The worst strategic breakdown resulted from Clinton's suffocating embrace of identity politics. Both Clinton and her data analysts believed that the enormous turnout of black voters that had swept Barack Obama into office was the new normal. (Data analytics uses past election performances to predict who will show up at the polls and how they'll vote; Clinton's campaign chieftains believed in it like a religion.) So, bolstered by her husband's self-proclaimed status as the first black president, Clinton oriented her entire campaign to appeal to African Americans.

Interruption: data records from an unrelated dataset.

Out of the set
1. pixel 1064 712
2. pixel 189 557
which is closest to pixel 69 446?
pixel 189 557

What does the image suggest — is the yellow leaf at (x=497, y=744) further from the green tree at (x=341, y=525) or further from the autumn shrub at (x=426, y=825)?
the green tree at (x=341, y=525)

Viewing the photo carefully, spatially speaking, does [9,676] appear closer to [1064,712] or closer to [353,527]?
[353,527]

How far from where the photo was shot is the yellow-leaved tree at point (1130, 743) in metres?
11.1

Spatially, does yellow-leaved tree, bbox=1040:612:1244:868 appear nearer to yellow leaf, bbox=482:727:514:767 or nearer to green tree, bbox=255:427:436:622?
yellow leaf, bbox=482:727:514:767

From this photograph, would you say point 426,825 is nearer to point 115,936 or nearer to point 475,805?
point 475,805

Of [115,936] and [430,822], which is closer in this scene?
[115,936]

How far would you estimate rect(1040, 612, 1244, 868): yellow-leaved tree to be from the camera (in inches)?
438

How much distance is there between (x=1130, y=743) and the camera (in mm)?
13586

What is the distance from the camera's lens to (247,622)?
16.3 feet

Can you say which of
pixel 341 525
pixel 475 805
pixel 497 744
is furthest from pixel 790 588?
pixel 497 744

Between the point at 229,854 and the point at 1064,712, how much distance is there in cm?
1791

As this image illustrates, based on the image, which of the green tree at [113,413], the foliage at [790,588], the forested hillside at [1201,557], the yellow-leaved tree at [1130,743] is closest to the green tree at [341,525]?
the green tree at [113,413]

That was effective in the Democratic primaries, where black voters have a presence wildly out of proportion to their numbers in the overall U.S. population. Between them and the appointed superdelegates (drawn overwhelmingly from the party establishment, which was Clinton's kingdom), she used a blunt numbers game to put down Bernie Sanders.

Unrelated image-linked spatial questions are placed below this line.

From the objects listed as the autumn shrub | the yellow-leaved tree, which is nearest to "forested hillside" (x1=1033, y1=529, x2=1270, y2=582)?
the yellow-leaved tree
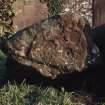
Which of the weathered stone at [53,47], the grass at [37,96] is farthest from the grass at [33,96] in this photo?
the weathered stone at [53,47]

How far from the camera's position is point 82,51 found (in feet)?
19.7

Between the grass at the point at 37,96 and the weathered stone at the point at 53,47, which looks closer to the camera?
the grass at the point at 37,96

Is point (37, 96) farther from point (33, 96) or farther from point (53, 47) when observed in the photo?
point (53, 47)

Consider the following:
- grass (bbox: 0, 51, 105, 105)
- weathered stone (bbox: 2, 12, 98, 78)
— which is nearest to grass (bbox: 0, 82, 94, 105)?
grass (bbox: 0, 51, 105, 105)

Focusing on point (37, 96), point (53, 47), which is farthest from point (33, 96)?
point (53, 47)

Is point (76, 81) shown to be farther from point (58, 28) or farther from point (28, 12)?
point (28, 12)

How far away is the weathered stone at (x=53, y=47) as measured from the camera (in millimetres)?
5945

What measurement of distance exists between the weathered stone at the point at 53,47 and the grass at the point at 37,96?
0.89 ft

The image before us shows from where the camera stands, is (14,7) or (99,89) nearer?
(99,89)

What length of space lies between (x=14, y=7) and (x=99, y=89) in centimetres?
514

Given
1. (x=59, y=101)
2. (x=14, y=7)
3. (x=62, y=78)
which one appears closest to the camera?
(x=59, y=101)

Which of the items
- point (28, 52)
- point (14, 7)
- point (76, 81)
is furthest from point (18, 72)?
point (14, 7)

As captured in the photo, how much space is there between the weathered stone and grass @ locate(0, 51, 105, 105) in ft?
0.89

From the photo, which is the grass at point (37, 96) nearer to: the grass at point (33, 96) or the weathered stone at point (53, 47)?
the grass at point (33, 96)
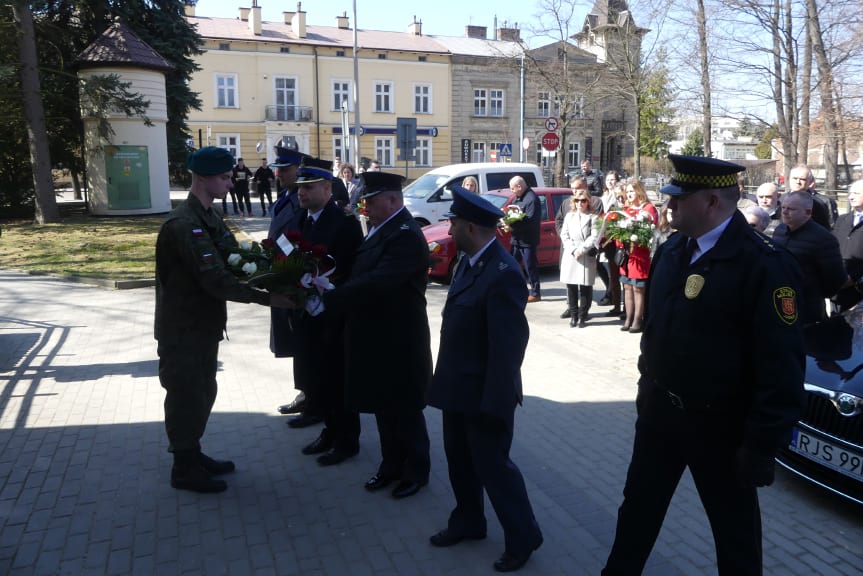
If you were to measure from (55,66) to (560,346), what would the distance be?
73.2 ft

But as early as the Michigan primary, which Clinton lost in a major upset, it was apparent that she was driving away whites. "She'd become the candidate of minority voters on social justice issues," declares Shattered. "Whether she was perceived as hostile to working- and middle-class whites or just indifferent, it wasn't a big leap from 'she doesn't care about my job' to 'she'd rather give my job to a minority or a foreigner than fight for me to keep it.'"

The short shrift Clinton gave to white voters kept her unaware of their surging populism and their fears about an economy that, the Obama administration's pronouncements notwithstanding, didn't look all that strong to them. By the Wisconsin primary, she was losing white voters by 59–40 percent.

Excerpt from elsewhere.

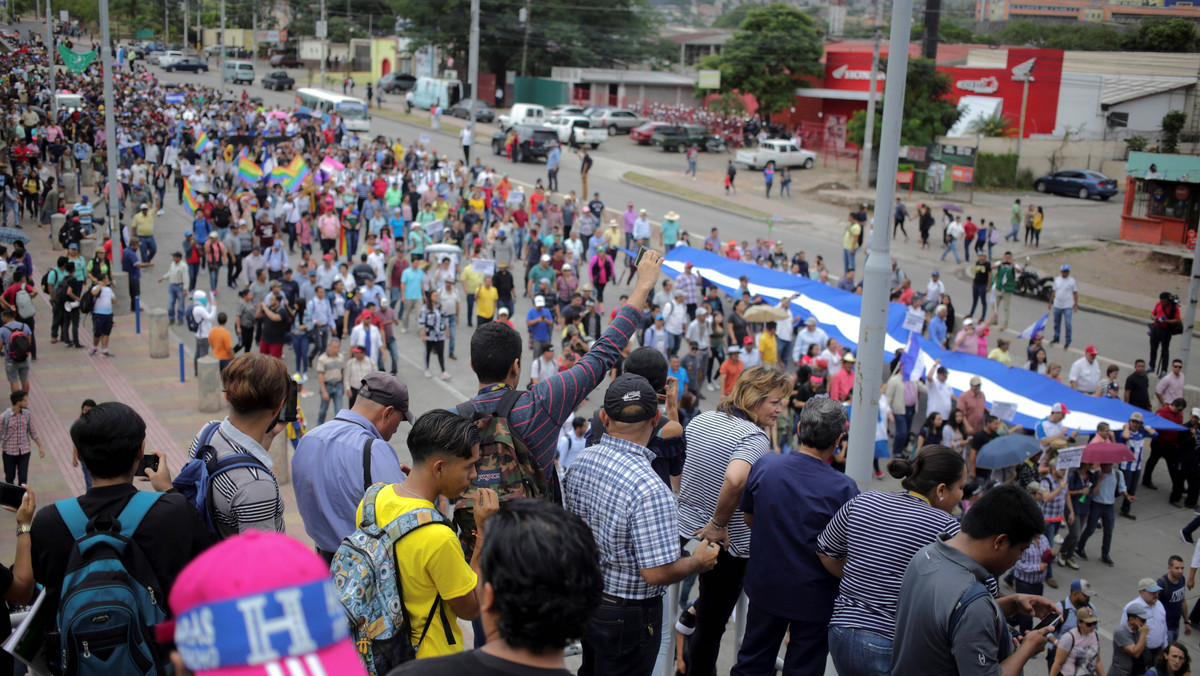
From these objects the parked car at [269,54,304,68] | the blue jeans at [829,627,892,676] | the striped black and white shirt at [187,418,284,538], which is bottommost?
the blue jeans at [829,627,892,676]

Trump's campaign relied on data analytics, too. But his analysts believed, correctly, that the big black turnouts of 2012 and 2016 were triggered by the participation of the actual first black president, Barack Obama. And they realized that the same forces of discontent that drove the Brexit vote and the swelling support for right-wing candidates throughout Europe were at work in the United States.

Penguin Press

Trump's team reprogrammed their computers to assume a turnout that would be "older, whiter, more rural and more populist than almost anyone else believed," Green writes in Devil's Bargain. The results led them to deploy more resources in Florida, Michigan, Pennsylvania, and Wisconsin, four states Clinton thought were locked down but which all flipped Republican in the final days.

Since the election, Clinton's instincts remain as erratic as ever. In What Happened, she makes much of the FBI's last-minute disclosure that her errant State Department emails had turned up among the dick pics on Weiner's computer. But just as no vast right-wing conspiracy could have impeached her husband back in the day if he hadn't been practicing stupid cigar tricks with a White House intern, the FBI would have had nothing to talk about if Clinton had kept her emails on government computers where they belonged. The demise of her presidential campaign had much less to do with the FBI or sexism or Russians than the fact that, as Shattered notes, "There's no nuance in the business end of a pitchfork."

There was plenty of weirdness, though. If Theodore White were still writing election histories, he might have called this one The Unhinging of the President 2016. From Clinton's killer robots to Trump's description of her 2008 defeat as getting "schlonged" by Obama, no election has ever been so awesomely nuts. In Unbelievable, Tur describes a game reporters sometimes played among themselves in which they tried to imagine headlines too bughouse even for 2016. It abruptly ended, she writes, when BuzzFeed published a real story titled "I Heard Ivanka Trump Talk About 'Mulatto Cocks.'" Case closed.